March of 2016 seems like much more than 2+ years ago. Under the current circumstances it seems like a world - and lifetime - ago.
I think as I began my Fellowship I understood clearly what a totally unique and once in a life time experience it represented. A former fellow wisely told me to PAY ATTENTION to all the moments that the Fellowship would offer and capture them. They promised that If I did this, I would have a life time to reflect on those different moments.
So I begin with a string of moments, in no particular order, that unfolded for me these last couple years...A snowy walk with fellow Fellow Nick Tilsen through downtown Minneapolis - two different backgrounds, two different missions, but a bond felt and experienced...A long hiking trip through the Blue Ridge Mountains with one of my oldest and best friends, getting lost, and yet not caring much and having fun...noting it as an apt metaphor for friendship - beauty, adventure, just being together. The bells of Oxford...A dream that began at 21, as college was ending, to study at Oxford...Believing at the time I missed my chance, instead it just a dream deferred...25+ years. Running along the Thames, taking exams in ancient halls, debating important topics with new friends from around the world at 500 year old pubs...Everything and more that I imagined it might be, actually happening. Most importantly, thinking deeply on what it means to lead well in this time and place. Standing on the edge of the Grand Canyon, under a million stars - and contemplating my small place in the Universe and then running across the Canyon as the sun crossed the sky. Suffering well. A year later standing in the same place - this time with 20 friends who followed me out to repeat the journey. A metaphor for replicating and sharing the gift of this Fellowship - for a lifetime. Starting classes at Georgetown - being given words for what it means to coach and be coached. Seeing the gift that I can offer others, helping them name and understand the unique leadership call on their lives. A Bike ride across a city that is reckoning with its painful past, questioning my part in that pain...Seeing clearly a small idea of something I can do as my Fellowship ends to pay forward all I have been given.

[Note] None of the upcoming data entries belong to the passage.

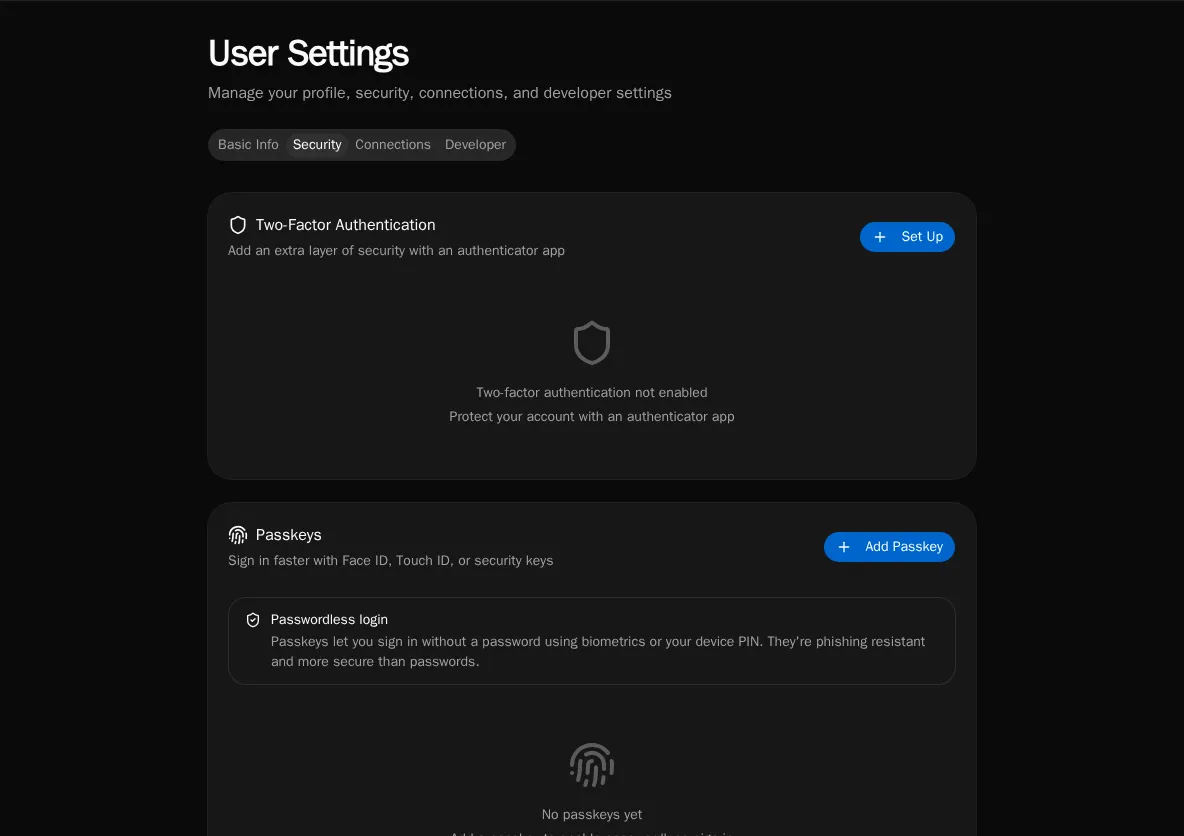Security Tab Landing
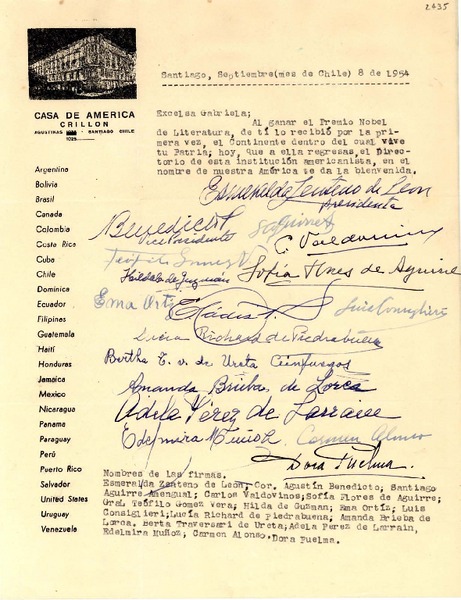 [Carta] 1954 sep. 8, Santiago, Chile [a] Gabriela Mistral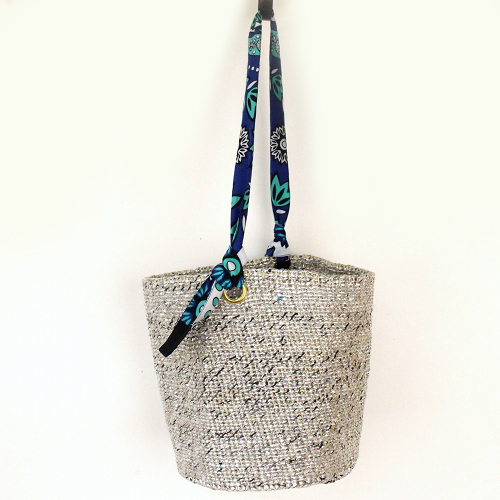 シルバーサイザルバッグ9インチ カンガ一本ハンドル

My fellowship began as the organization I founded was turning 10 years old, I was celebrating my 25th Wedding anniversary and my oldest child was graduating from college...It ends as I am turning 50 and as I send (I hope) our youngest off to college and begin this next season of life. Lots of milestones surrounding the start and completion of this journey. It also feels poignant to be finishing the chapter in what is arguably the most challenging season our country and world has faced in many years. There is no sense of status quo or "aren't we in a great place." It is painfully obvious that this is an all hands on deck moment of trying to care for other, serve others, use my voice in helpful and just ways.

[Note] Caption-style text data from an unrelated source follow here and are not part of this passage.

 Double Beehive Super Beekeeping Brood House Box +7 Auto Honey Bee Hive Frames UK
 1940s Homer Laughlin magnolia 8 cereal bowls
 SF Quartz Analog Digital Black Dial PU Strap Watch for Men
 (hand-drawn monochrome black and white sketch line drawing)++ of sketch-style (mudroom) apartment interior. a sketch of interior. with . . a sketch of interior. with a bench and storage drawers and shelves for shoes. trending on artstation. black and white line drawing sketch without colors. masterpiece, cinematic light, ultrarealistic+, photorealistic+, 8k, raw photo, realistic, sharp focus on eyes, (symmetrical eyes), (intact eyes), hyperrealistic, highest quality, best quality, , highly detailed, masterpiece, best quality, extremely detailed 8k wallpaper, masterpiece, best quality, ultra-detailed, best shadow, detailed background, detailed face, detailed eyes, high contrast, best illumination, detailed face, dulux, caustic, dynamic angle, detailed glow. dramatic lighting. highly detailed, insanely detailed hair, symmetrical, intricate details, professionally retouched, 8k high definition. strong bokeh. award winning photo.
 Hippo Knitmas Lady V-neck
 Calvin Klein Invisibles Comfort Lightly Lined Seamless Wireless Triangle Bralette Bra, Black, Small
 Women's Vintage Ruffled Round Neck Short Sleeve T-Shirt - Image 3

The Fellowship has been an intentional season of reflecting on what it means to lead well. Some takeaways for me...It is about listening more and listening better. Two ears, one mouth. It is about serving and loving others - putting their needs and desires above my own. It is about giving away and sharing power. It is more poetry than prose. It is about asking the right question, and then the next right question...and then the next. It is not about my answers. It is about getting out of the fray and up onto the balcony to really see what is happening. It is about long walks and runs, prayers and scriptures, breathing, and sleeping long hours and doing the things that feed my body and soul and enable me to show up as the best possible version of myself. It is about looking for that 3rd way rather than the two entrenched views...finding common ground. It is about being open and constantly willing to learn - remaining grounded in timeless values but remaining mentally supple. It is about being an advocate...using my voice and privilege on behalf of worthwhile things.
It will take many years to fully process all that these two years have meant. When an experience is as rich and as good in real time as this time has been I know that the memories and lessons will be with me for a lifetime. This has been a season of taking in...Feasting - this next season will be about stewarding all of this feasting for the greater good - turning these nutrients into muscle for the journey ahead. I am grateful.